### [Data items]

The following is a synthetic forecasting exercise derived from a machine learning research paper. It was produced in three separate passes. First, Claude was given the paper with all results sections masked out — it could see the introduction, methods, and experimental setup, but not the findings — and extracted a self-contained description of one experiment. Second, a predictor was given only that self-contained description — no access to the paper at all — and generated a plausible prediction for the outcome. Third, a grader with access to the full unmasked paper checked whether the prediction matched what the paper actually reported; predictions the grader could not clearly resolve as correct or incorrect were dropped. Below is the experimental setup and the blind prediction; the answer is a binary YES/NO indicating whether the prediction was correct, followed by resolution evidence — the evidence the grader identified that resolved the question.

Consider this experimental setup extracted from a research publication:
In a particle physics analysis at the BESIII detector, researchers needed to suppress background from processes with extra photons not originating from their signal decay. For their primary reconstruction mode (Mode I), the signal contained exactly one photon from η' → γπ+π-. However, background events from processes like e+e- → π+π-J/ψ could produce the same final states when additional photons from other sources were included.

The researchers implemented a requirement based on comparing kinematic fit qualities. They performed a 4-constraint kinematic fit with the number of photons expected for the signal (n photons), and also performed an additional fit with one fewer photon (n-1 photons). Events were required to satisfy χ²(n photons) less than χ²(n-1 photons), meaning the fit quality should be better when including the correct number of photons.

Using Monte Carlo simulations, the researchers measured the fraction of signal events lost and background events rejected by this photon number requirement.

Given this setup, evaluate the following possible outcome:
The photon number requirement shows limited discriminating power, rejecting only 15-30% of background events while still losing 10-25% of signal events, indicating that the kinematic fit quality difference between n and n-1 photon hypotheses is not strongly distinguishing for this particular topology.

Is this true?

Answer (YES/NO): NO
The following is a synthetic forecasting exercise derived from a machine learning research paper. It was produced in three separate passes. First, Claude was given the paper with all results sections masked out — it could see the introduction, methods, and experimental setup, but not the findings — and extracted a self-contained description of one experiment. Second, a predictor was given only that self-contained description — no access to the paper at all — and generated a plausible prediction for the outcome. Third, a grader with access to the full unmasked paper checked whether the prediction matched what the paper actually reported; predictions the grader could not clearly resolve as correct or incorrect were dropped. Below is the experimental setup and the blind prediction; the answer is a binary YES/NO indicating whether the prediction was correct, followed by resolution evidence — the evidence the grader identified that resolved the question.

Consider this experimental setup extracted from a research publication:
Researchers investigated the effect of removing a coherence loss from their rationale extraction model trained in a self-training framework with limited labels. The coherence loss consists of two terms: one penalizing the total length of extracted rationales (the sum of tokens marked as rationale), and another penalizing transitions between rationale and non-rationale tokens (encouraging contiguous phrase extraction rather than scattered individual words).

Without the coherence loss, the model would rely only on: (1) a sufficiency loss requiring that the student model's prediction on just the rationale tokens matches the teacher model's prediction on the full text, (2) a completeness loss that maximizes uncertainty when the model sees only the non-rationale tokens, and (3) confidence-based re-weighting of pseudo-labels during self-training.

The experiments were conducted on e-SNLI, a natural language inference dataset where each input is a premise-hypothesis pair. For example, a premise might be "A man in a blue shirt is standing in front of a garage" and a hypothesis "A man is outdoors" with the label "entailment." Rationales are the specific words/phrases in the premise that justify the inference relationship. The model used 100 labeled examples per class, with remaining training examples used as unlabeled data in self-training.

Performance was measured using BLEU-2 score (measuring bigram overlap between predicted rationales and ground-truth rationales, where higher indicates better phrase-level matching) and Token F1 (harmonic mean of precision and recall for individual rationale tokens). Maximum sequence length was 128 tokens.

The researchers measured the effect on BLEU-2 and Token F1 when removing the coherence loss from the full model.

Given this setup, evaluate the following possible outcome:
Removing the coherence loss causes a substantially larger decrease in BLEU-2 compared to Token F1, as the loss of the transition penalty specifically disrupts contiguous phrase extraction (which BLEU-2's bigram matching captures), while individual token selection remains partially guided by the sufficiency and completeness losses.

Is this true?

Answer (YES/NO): NO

### [TASK DESCRIPTION]
Your response should hold the lines from the first line of the entries above through the line with "In a particle", each retyped exactly, and nothing else.

### [RESULT]
The following is a synthetic forecasting exercise derived from a machine learning research paper. It was produced in three separate passes. First, Claude was given the paper with all results sections masked out — it could see the introduction, methods, and experimental setup, but not the findings — and extracted a self-contained description of one experiment. Second, a predictor was given only that self-contained description — no access to the paper at all — and generated a plausible prediction for the outcome. Third, a grader with access to the full unmasked paper checked whether the prediction matched what the paper actually reported; predictions the grader could not clearly resolve as correct or incorrect were dropped. Below is the experimental setup and the blind prediction; the answer is a binary YES/NO indicating whether the prediction was correct, followed by resolution evidence — the evidence the grader identified that resolved the question.

Consider this experimental setup extracted from a research publication:
In a particle physics analysis at the BESIII detector, researchers needed to suppress background from processes with extra photons not originating from their signal decay. For their primary reconstruction mode (Mode I), the signal contained exactly one photon from η' → γπ+π-. However, background events from processes like e+e- → π+π-J/ψ could produce the same final states when additional photons from other sources were included.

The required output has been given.